Lors de son audition, Pravind Jugnauth a catégoriquement nié toute intervention dans le processus décisionnel de la STC. La même position a été adoptée par l’ancien Attorney General, Maneesh Gobin. Les enquêteurs de la Financial Crimes Commission (FCC) estiment toutefois que plusieurs documents saisis lors des perquisitions menées l’année dernière révèlent une autre version des événements autour de l’octroi de ce contrat, qui devait être réglé en roupies au lieu de dollars américains.

Parmi ces pièces figure une lettre adressée au Permanent Secretary du ministère du Commerce par l’ancien Chairman de la STC, Rajiv Servansingh. Celui-ci y faisait état du moratoire proposé par MMG avant de conclure : « We are accordingly informing you of this development concerning the above subject matter and await government instructions. »

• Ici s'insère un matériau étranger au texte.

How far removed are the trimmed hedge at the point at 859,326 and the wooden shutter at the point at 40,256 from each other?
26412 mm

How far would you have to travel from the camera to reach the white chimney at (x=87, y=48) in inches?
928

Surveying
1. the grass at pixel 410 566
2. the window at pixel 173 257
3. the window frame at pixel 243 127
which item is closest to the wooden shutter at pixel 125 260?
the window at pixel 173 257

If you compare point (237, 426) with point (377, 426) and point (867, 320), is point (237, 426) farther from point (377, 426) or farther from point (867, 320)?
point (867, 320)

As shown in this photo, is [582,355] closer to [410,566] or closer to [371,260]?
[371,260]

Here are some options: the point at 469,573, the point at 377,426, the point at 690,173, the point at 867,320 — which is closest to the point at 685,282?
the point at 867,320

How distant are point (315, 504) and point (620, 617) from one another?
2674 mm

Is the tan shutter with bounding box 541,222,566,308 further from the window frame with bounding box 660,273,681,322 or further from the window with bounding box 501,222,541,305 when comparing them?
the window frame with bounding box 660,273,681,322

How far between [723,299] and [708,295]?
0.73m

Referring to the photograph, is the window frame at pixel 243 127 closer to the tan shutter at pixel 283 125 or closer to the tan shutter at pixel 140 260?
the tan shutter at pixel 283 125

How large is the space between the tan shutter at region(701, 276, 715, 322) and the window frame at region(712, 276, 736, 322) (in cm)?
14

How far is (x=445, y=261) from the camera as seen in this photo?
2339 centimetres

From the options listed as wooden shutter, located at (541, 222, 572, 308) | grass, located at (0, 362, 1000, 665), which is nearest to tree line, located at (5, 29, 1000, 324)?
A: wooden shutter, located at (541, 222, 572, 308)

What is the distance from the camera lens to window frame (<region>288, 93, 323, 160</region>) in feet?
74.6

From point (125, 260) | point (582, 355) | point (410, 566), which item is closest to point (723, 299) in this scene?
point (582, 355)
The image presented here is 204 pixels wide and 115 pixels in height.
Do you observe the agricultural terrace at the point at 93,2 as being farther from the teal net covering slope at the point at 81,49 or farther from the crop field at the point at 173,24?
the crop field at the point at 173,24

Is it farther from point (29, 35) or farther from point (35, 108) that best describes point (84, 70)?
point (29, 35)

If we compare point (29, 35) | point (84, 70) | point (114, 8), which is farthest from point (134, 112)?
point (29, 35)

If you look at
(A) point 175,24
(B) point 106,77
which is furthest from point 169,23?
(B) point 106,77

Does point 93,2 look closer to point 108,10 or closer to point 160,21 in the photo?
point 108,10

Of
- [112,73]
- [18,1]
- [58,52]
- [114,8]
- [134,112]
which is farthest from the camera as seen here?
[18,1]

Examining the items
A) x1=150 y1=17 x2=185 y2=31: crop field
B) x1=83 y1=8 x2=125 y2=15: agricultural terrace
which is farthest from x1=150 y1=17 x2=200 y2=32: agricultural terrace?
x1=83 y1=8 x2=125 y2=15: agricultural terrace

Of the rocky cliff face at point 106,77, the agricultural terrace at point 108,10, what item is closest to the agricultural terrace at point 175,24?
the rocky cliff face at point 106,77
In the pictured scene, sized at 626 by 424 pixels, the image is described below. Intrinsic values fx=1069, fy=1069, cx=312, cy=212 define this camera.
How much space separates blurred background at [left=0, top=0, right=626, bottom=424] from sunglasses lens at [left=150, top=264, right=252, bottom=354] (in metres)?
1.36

Pour la FCC, cette correspondance laisse peu de place au doute. La STC attendait bel et bien le feu vert du gouvernement avant de finaliser la signature du contrat avec MMG. Une lecture qui contraste avec les déclarations de Pravind Jugnauth et de Maneesh Gobin, lesquels continuent d’avancer qu’ils ne sont jamais intervenus dans le processus décisionnel de la STC. Une version qui, jusqu’ici, arrive difficilement à convaincre les limiers de la Financial Crimes Commission.